The price of oil kept going up sharply on Wednesday, adding to the pressure of already high gasoline prices that are already hurting many households and businesses in the U.S..
The cost of the international benchmark, Brent, has risen to almost one percent to $88.27 a barrel, the largest price since 2014. West Texas Intermediate crude, which is the cost of domestically produced oil, has risen 1.44 percent to 86.66 a barrel.
The price of gasoline has risen a penny since last week, mainly because of the price of crude oil, the AAA said.
“During the past several weeks, people have noticed the cost of a barrel of oil work its way slowly from the middle $60s to the lower $80s,” the AAA spokesperson, Andrew Gross said. “And the main cause is global economic optimism, even if it is found to be true or not, that the worst part of COVID may be soon behind us.”

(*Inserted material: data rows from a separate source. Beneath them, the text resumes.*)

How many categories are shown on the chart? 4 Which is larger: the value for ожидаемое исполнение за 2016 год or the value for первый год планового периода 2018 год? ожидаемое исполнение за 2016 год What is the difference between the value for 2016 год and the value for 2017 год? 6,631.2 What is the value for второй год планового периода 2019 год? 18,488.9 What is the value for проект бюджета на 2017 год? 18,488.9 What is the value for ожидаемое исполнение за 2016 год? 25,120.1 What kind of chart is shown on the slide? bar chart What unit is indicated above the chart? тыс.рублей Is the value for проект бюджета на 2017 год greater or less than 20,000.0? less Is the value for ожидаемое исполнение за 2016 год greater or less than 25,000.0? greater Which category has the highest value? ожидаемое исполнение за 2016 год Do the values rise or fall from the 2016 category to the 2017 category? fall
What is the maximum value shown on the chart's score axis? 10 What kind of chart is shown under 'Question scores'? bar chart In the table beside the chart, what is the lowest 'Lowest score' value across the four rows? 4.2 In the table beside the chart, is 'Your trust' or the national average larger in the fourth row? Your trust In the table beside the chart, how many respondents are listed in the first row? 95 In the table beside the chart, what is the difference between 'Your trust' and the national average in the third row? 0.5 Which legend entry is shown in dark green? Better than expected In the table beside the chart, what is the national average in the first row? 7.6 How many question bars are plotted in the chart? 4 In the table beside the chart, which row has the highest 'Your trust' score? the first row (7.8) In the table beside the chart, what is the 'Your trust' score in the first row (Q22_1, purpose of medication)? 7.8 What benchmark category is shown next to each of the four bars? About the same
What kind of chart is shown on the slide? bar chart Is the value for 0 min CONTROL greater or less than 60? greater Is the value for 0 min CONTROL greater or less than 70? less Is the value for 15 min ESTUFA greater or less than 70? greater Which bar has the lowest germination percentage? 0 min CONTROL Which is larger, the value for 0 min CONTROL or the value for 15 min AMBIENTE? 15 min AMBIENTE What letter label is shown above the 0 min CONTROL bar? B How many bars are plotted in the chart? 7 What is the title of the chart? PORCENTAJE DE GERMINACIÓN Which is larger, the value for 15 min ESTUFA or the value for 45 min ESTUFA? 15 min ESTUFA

The market looks to be reacting to possibility’s that the omicron-variant of Covid-19 infections may ebb in the next several weeks ahead, heading to a demand for oil and a new economic growth.
It has been just almost two months since Biden announced the release of fifty million barrels of oil from the U.S. Strategic Petroleum Reserve, and that is almost eight percent of the reserve total and about two times as much as there has ever been released before. Oil cost dropped in December, even though most of the analysts have thought that this could have had more to do with the increase in the new virus illnesses than the release of the Strategic Petroleum Reserve.
Oil prices being higher have a lot to do with the higher inflation. Oil cost increasing is making consumers and investors have greater expectations of inflation, which is putting greater pressure on wages and changing investment from the production of other goods and services toward extraction and refining. And because of petroleum being a part of production in many goods, rising oil prices can put added pressure on the cost of manufactured goods.